The perk of all of these point-of-sale loans is that the loan is restricted to one specific purchase, which reduces the temptation that a store credit card or regular credit card typically comes with. All of them also share the same benefit of 0% interest if you pay it off within the agreed payment schedule, which makes these point-of-sale loans enticing for those who don’t have much debt and can commit to paying the purchase off.

Afterpay offers payment plans consisting of 4 bi-weekly interest-free payments and requires no credit check. It is generally available for purchases $1,000 or less, which would make a lot of sense, only having the option of 4 equal payments. You make your first payment at the time of your purchase, which means you have 3 remaining.

Similar to Afterpay, Klarna offers monthly or bi-weekly installments but allows you to begin paying at a later date, similar to a credit card. Unlike Afterpay, Klarna checks your credit.

Affirm gives you the option of a 3, 6, or 12-month payment plan (and sometimes more, depending on the cost of the purchase), but checks your credit as well. However, Affirm does not charge any late fees, service fees, prepayment fees, or hidden fees, unlike Afterpay and Klarna (more on this ahead).

Both Affirm and Klarna partner with more high-dollar companies as well as auto and home furnishing companies, which can make new furniture or fitness equipment much more affordable. However, you are subject to a quick credit check before instant approval.

The Bad:

Most obviously, accumulating more debt to pay off is always a drawback.

But here’s a more sinister pitfall: while Afterpay’s zero credit check sounds great, it can be horrendous in the hands of teenagers and young adults who’ve yet to master credit responsibility. If you miss a payment with Afterpay or Klarna you are hit with a late fee, and continual late payments continue to go up in fees until you hit 25% of the purchase price. You can imagine how quickly that can skyrocket on a bi-weekly payment schedule.
────────────────────
- [Stated problem]: Rewrite the text on point-of-sale loans starting at "Both Affirm and" and stopping after "before instant approval.", with "fitness equipment" replaced by "exercise equipment". Use only the text on point-of-sale loans, with no outside information.

- [Data]:
────────────────────
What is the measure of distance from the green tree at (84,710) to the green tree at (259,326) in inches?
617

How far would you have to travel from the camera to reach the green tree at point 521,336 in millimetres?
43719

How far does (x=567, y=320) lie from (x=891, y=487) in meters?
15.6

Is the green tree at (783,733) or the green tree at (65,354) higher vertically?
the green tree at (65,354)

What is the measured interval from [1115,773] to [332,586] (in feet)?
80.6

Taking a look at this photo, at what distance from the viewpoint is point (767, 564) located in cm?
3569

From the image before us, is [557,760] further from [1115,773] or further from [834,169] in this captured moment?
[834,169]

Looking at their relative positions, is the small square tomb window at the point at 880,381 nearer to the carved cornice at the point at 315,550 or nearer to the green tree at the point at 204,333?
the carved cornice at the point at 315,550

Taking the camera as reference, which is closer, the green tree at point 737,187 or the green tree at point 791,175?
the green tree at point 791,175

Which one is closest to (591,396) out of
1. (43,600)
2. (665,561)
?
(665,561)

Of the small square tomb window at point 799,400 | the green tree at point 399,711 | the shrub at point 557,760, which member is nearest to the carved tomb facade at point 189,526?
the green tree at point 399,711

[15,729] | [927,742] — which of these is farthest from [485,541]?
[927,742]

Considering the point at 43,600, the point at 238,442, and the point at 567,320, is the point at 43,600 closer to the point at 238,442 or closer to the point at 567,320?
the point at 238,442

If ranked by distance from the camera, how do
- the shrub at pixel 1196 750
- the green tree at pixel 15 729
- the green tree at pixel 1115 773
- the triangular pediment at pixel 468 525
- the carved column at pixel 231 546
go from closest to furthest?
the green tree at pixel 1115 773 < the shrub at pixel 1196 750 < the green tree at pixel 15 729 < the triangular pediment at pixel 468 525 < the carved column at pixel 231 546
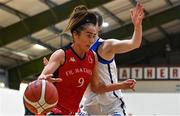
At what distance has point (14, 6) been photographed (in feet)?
33.8

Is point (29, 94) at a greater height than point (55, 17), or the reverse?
point (55, 17)

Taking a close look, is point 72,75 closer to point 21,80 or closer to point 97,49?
point 97,49

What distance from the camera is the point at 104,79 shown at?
3535 millimetres

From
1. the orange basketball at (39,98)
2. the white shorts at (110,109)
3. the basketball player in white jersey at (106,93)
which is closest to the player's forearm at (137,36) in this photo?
the basketball player in white jersey at (106,93)

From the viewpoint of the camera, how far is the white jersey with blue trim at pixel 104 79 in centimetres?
352

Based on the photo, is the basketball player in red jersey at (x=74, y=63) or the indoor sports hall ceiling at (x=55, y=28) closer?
the basketball player in red jersey at (x=74, y=63)

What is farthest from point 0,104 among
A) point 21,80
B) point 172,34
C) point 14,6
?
point 172,34

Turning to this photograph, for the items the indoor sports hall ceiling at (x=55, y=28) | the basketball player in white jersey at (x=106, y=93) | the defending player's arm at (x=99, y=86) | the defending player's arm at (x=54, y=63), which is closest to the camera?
the defending player's arm at (x=54, y=63)

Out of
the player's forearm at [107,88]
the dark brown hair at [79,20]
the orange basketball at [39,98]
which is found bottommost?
the orange basketball at [39,98]

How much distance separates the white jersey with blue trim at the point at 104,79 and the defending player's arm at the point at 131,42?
0.21 ft

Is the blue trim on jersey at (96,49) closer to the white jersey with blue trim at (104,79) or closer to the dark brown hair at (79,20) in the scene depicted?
the white jersey with blue trim at (104,79)

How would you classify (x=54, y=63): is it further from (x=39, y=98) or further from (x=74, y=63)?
(x=39, y=98)

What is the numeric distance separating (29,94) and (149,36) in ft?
52.3

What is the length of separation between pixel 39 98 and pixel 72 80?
55cm
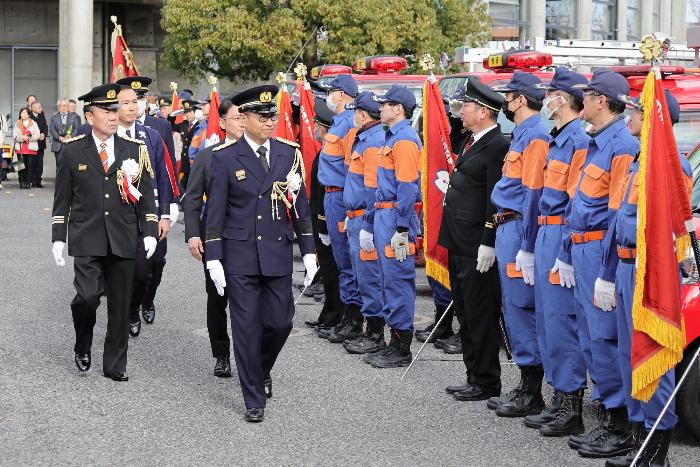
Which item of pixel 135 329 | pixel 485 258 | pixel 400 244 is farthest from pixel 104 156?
pixel 485 258

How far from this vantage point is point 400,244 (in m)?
8.69

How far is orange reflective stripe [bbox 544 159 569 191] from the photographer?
6.79 metres

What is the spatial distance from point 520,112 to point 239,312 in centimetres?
211

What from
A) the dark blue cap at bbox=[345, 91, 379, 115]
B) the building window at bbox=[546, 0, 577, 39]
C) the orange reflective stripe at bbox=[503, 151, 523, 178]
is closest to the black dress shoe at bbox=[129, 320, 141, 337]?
the dark blue cap at bbox=[345, 91, 379, 115]

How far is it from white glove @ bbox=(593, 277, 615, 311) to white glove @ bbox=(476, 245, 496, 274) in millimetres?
1380

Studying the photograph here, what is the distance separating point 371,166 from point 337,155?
90cm

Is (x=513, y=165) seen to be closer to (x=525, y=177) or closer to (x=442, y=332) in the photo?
(x=525, y=177)

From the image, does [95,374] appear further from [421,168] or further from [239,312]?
[421,168]

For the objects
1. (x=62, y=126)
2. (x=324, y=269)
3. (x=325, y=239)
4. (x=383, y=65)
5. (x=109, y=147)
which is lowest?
(x=324, y=269)

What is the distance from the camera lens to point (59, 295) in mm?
11805

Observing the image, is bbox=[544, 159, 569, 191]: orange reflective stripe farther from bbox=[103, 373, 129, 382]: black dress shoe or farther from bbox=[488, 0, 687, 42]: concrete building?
bbox=[488, 0, 687, 42]: concrete building

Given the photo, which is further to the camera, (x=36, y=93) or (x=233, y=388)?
(x=36, y=93)

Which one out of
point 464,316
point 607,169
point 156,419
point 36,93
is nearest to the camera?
point 607,169

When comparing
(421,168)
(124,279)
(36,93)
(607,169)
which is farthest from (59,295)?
(36,93)
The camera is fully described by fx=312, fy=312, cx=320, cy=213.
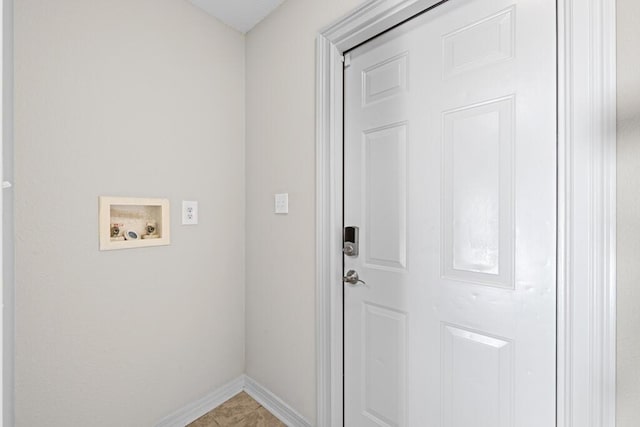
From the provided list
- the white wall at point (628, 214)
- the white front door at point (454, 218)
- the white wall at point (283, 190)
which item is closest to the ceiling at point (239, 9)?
the white wall at point (283, 190)

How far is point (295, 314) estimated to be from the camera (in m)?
1.70

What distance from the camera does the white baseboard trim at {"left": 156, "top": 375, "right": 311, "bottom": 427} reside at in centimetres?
166

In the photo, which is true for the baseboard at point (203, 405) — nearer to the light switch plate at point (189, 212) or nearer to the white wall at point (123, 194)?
the white wall at point (123, 194)

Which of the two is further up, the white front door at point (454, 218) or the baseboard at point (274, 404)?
the white front door at point (454, 218)

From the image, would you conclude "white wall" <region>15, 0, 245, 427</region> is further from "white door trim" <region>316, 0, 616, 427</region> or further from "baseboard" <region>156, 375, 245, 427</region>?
"white door trim" <region>316, 0, 616, 427</region>

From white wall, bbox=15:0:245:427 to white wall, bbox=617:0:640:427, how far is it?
1.76 meters

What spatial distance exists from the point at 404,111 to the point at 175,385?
1810 mm

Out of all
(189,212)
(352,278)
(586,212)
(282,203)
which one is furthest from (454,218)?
(189,212)

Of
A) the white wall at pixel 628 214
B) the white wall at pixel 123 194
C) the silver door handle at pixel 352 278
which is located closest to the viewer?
the white wall at pixel 628 214

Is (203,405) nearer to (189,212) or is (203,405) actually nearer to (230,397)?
(230,397)

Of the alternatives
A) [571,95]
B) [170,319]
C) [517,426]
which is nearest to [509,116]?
[571,95]

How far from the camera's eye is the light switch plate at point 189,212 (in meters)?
1.72

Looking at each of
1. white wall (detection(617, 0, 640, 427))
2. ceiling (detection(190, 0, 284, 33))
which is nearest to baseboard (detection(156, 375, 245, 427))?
white wall (detection(617, 0, 640, 427))

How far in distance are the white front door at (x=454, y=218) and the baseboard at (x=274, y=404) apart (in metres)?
────────────────────
- [Task answer]:
Both Affirm and Klarna partner with more high-dollar companies as well as auto and home furnishing companies, which can make new furniture or exercise equipment much more affordable. However, you are subject to a quick credit check before instant approval.